REPUBLIKA.CO.ID, JAKARTA -- PT Victoria Securities Indonesia (VSI) mengecam tindakan Kejaksaan Agung yang menyita kembali barang bukti tanpa ada izin dari pengadilan. Padahal barang bukti itu sudah dikembalikan.
Jaksa yang mendatangi kantor VSI berdalih hendak melakukan eksekusi Putusan Praperadilan No.81/Pid.Prap/2015/PN.JKT.SEL tanggal 20 September 2015 yang salah satu amarnya adalah memerintahkan Kejaksaan Agung Republik Indonesia untuk mengembalikan barang-barang yang sudah disita secara tidak sah pada tanggal 12, 13, 14, dan 18 Agustus 2015.
Pengacara PT VSI, R Primadita Wirasandi, Selasa (12/10), mengatakan, "Setelah kami mempersilahkan jaksa-jaksa tersebut masuk untuk menyerahkan barang-barang yang telah disita, ternyata barulah kami sadari bahwa dalih tersebut hanyalah alasan dari jaksa-jaksa untuk melakukan tindakan penyitaan ulang terhadap barang-barang tersebut, tanpa menyertakan surat izin dari pengadilan negeri setempat."
Primadita juga mengecam tindakan jaksa tersebut karena memaksa kliennya ikut menyaksikan penyitaan tanpa izin serta meminta menandatangani berita acara penyitaan. "Kami PT Victoria Securities Indonesia menolak karena merasa bahwa penyitaan tersebut adalah penyitaan liar dan tidak berdasar," kata Primadita.
Ia mengatakan, meski menolak menandatangani, namun jaksa tetap memaksa PT VSI meneken berita acara penolakan. "Kami menolak menandatangani," sebutnya.
Menurut Primadita, tindakan Kejakgung merupakan tindakan yang sewenang-wenang, arogan dan melanggar hak asasi.
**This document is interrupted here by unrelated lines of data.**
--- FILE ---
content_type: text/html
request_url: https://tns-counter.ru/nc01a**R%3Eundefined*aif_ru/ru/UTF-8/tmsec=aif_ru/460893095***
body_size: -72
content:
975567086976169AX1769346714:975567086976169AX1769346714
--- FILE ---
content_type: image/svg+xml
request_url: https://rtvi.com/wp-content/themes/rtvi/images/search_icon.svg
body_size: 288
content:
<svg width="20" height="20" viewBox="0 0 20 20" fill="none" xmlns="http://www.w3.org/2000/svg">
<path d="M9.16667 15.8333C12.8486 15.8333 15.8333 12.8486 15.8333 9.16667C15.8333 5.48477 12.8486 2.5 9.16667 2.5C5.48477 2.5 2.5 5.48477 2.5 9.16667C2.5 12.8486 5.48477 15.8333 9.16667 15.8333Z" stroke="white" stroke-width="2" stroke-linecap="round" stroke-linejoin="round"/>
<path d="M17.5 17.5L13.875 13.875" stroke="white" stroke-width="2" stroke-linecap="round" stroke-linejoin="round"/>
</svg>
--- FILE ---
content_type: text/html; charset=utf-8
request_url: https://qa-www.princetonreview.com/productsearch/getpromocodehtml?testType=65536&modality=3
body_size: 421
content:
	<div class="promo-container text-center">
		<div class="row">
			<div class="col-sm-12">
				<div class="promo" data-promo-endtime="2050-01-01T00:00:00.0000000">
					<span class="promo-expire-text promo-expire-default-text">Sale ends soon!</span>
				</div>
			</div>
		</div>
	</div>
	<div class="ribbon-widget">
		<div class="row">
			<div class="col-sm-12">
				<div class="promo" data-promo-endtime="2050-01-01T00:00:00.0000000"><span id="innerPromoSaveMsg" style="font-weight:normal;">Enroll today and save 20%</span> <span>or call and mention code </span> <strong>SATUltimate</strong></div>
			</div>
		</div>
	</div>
Padahal, PT VSI bukanlah terlapor dan bukan tersangka dalam perkara yang sedang disidik Kejakgung, tetapi justru kantor PT VSI yang digeledah, barang-barangnya disita dan orang-orangnya diperiksa.
Ia menilai, tindakan dari Kejakgung yang memaksa untuk menyita kembali barang-barang mereka tanpa surat izin dari pengadilan negeri adalah upaya mempermainkan putusan praperadilan. Tindakan itu juga dinilai Primadita sebagai upaya membangun opini seolah-olah tindakan yang dilakukan jaksa (penggeledahan dan penyitaan pada 12, 13, 14 dan 18 Agustus 2015) adalah tindakan yang benar.
Padahal, masih kata Primadita, jelas-jelas telah diputus pengadilan tindakan tersebut adalah tindakan yang tidak sah dan melawan hukum. "Kami menegaskan bahwa tindakan sewenang-wenang yang dilakukan oleh jaksa-jaksa dari Kejaksaan Agung ini adalah tindakan yang mencoreng kredibilitas institusi kejaksaan dan merusak tatanan hukum di Indonesia," tegasnya.
Ia mengingatkan, jika ingin menegakkan revolusi mental, maka Presiden Jokowi harus menindak kejaksaan yang telah berbuat sewenang-wenang. "Jika ingin mewujudkan visi revolusi mental maka seharusnya dimulai dari merevolusi mental-mental penegak hukum yang seperti ini, yang tidak mau mengakui kesalahan mereka dan justru mengulang lagi kesalahan yang sama," katanya mengakhiri.